What’s one snack or other food you regularly craved as a kid? For me it was Buitoni Instant Pizza. (Sorry, this was the only image I could find — on a Facebook fan site, no less.) Well, any pizza. And any given bag of Doritos (before they ruined them with all those ridiculous “flavors”).
You’ve got your own your own comfort food that you enjoy. Maybe too much, even. Or maybe it was something you ate so constantly that you finally got sick of it.
Regardless, let’s apply this idea to what’s often a much bigger craving—our finances and possessions. For example, think about a significant purchase you made on an impulse or because you felt pressured to—and then wished you hadn’t. What took place between the time you bought it and when you regretted buying it?
Now, think of a time you didn’t have the money for what you wanted but were able to get by without it. What did God teach you during that time?
One more question: How easy or difficult is it for you to talk openly about money or your possessions? Why do you think that is?
I’m going to ask you to take your Bible reading offline today (or rather, just open a new tab and look). These passages come from a variety of angles, so as you read, also think about how these passages relate to one another. Here we go:
• Psalm 24:1
• Psalm 37:16-19, 25-26
• Proverbs 30:7-9
• Ecclesiastes 5:10-20
• Matthew 6:19-34
• Philippians 4:6-14
• 1 Timothy 6:5-10, 17-19
• James 4:13-17
What phrases or ideas jumped out to you? Taken together, what do these passages tell you about the things God gives us?

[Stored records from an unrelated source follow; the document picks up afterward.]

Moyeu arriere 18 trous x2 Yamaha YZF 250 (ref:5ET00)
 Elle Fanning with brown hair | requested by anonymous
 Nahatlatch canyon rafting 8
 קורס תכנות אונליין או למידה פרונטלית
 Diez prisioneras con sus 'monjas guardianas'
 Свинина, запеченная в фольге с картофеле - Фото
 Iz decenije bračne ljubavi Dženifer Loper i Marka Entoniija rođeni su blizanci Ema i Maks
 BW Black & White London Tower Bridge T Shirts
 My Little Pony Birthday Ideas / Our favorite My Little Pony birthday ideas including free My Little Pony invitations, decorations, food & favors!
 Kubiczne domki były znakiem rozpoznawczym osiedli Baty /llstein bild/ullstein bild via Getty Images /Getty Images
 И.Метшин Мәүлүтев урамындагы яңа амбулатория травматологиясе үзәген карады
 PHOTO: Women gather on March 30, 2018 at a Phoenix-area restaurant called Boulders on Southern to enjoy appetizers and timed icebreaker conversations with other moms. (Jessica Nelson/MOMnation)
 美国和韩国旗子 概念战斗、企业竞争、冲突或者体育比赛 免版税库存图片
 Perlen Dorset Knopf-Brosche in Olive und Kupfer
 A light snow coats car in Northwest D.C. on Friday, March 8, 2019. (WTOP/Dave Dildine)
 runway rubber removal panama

Here’s another question: Practically speaking, in what ways do you find yourself relying on money or “stuff” instead of on God? Be specific. How is your relationship with God affected by it?
Ronald Walborn and Frank Chan, in their booklet Stewardship and the Kingdom of God, hit the nail on the head when they said this about our attitudes toward our finances: “The crisis we face is not primarily a struggle of stewardship. It is a crisis of discipleship. Certainly, stewardship flows out of this broader category of discipleship, but the central issue is the totality of what it means to be a follower of Jesus in the twenty-first century.” John Calvin said it even more simply: “Stewardship is everything we do after we say, ‘I believe.’ ”
So let’s think about how consider being happier with what God has already given us. In his book Celebration of Discipline, Richard Foster provides a bunch of ideas on how to adopt an attitude of simplicity. And it’s not just about the money. Here’s a paraphrased version of it; check it out:
1. Buy things for their usefulness rather than their status.
2. Reject anything that’s producing an addiction in you.
3. Develop a habit of giving things away (especially if they fall into categories 1 and 2).
4. Refuse to be propagandized by “the latest conveniences.”
5. Learn to enjoy things without owning them.
6. Develop a deeper appreciation for creation.
7. View “buy now, pay later” schemes with healthy skepticism.
8. Obey Jesus’ instructions about plain, honest speech.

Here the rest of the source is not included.